Records from a dataset:
⟨
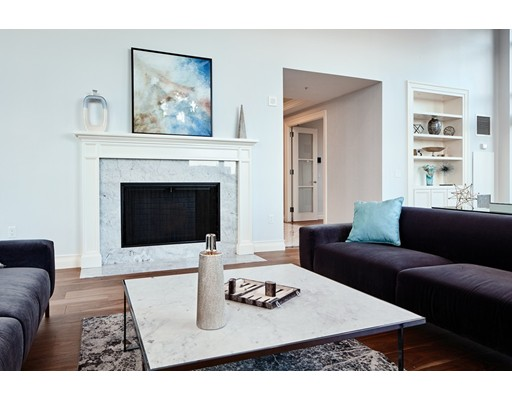 Picture 10 of 2 Avery Unit Ph2b Boston Ma 3 Bedroom Condo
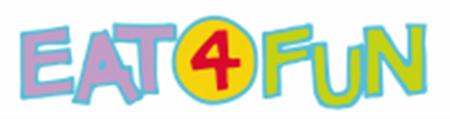 Afbeelding voor categorie Eat4Fun
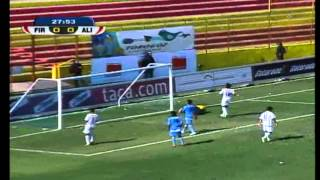 Henry Edimar Hernandez Cruz  Goal Keeper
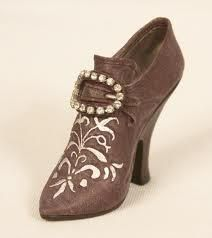 Miniature Replica of 18th Century shoe. Bordeaux - circa France 1740s  Lucinda Brant's Just the Right Shoe Co Collection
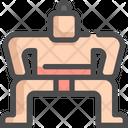 Sumo Sports Sport Icon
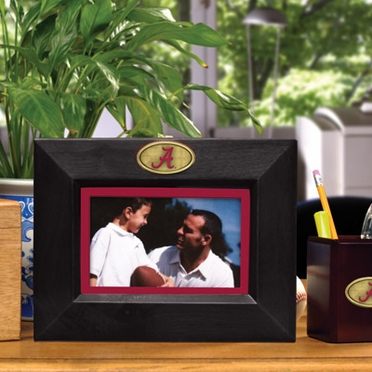 Alabama BLACK Landscape Picture Frame
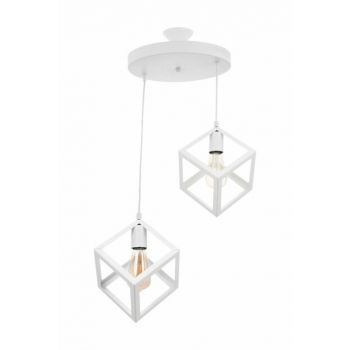 Modern Design Cube White 2 Pieces Chandelier 0251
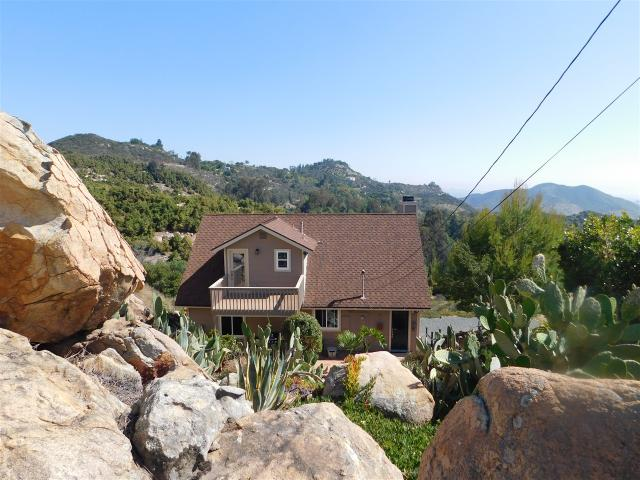 6189 Rainbow Heights Rd, Fallbrook, CA 92028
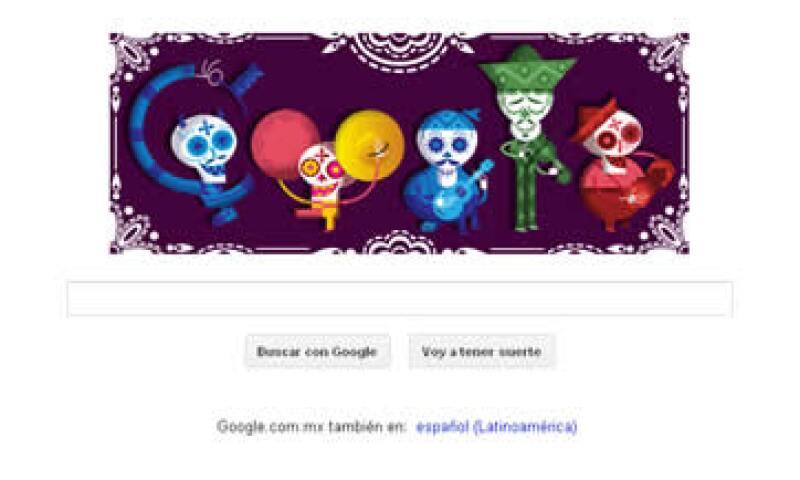 El doodle no es visible en otros países de Latinoamérica como Brasil, Argentina o Uruguay. (Foto: Tomada de google.com.mx)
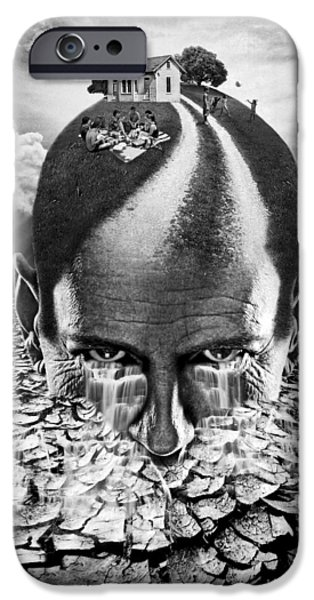 Strange Mixed Media iPhone Cases - Inhabited Head gray scale iPhone Case by Marian Voicu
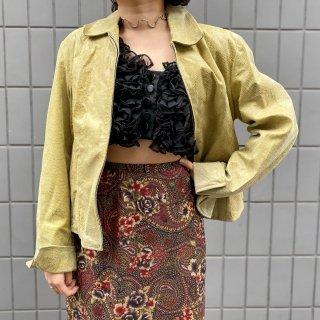 Used Python Leather Jacket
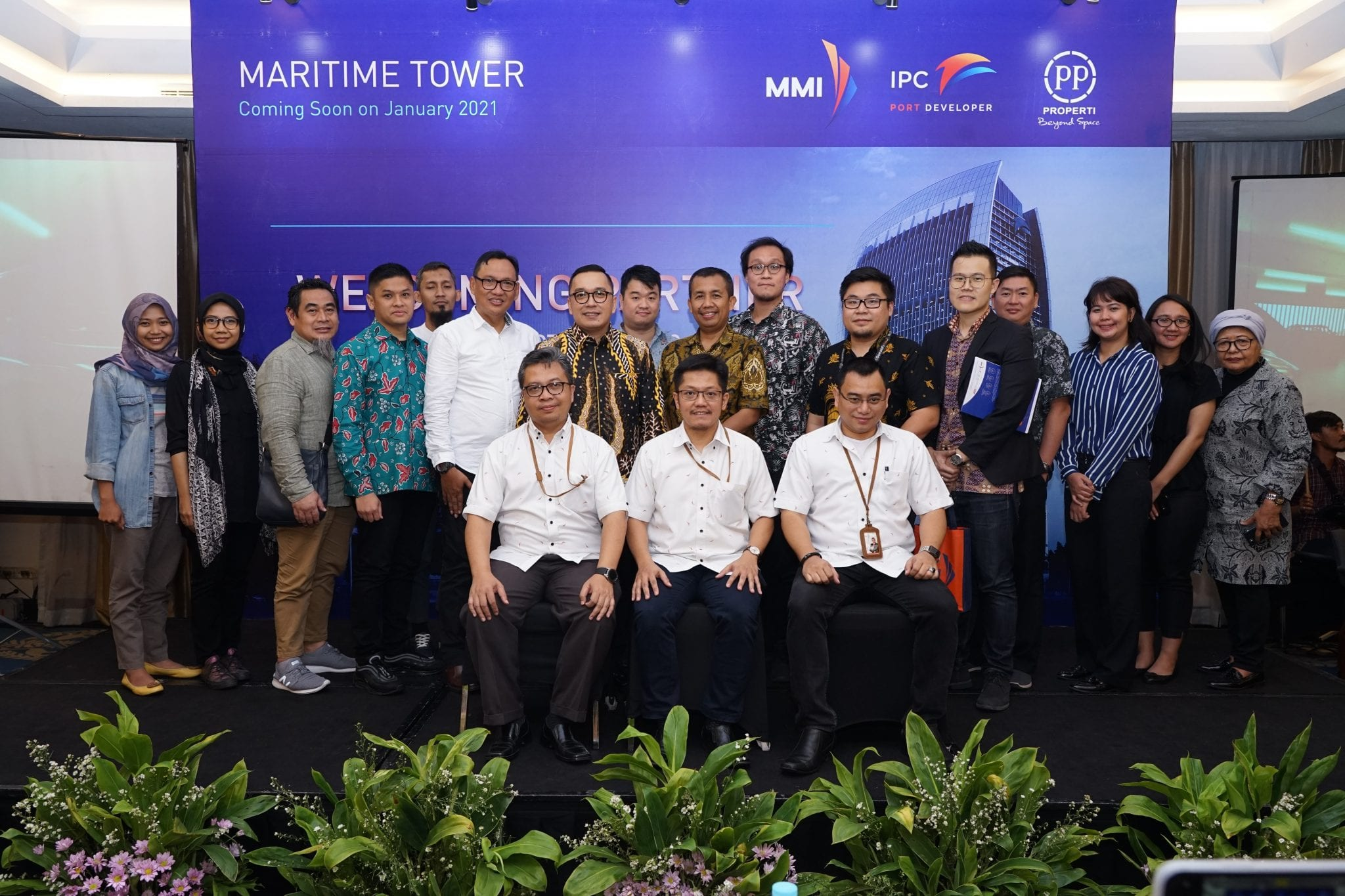 Welcoming Partner – Maritime Tower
⟩
Description of the task:
The data is to be printed again exactly, but without its pictures.

Task answer:
 Picture 10 of 2 Avery Unit Ph2b Boston Ma 3 Bedroom Condo
 Afbeelding voor categorie Eat4Fun
 Henry Edimar Hernandez Cruz  Goal Keeper
 Miniature Replica of 18th Century shoe. Bordeaux - circa France 1740s  Lucinda Brant's Just the Right Shoe Co Collection
 Sumo Sports Sport Icon
 Alabama BLACK Landscape Picture Frame
 Modern Design Cube White 2 Pieces Chandelier 0251
 6189 Rainbow Heights Rd, Fallbrook, CA 92028
 El doodle no es visible en otros países de Latinoamérica como Brasil, Argentina o Uruguay. (Foto: Tomada de google.com.mx)
 Strange Mixed Media iPhone Cases - Inhabited Head gray scale iPhone Case by Marian Voicu
 Used Python Leather Jacket
 Welcoming Partner – Maritime Tower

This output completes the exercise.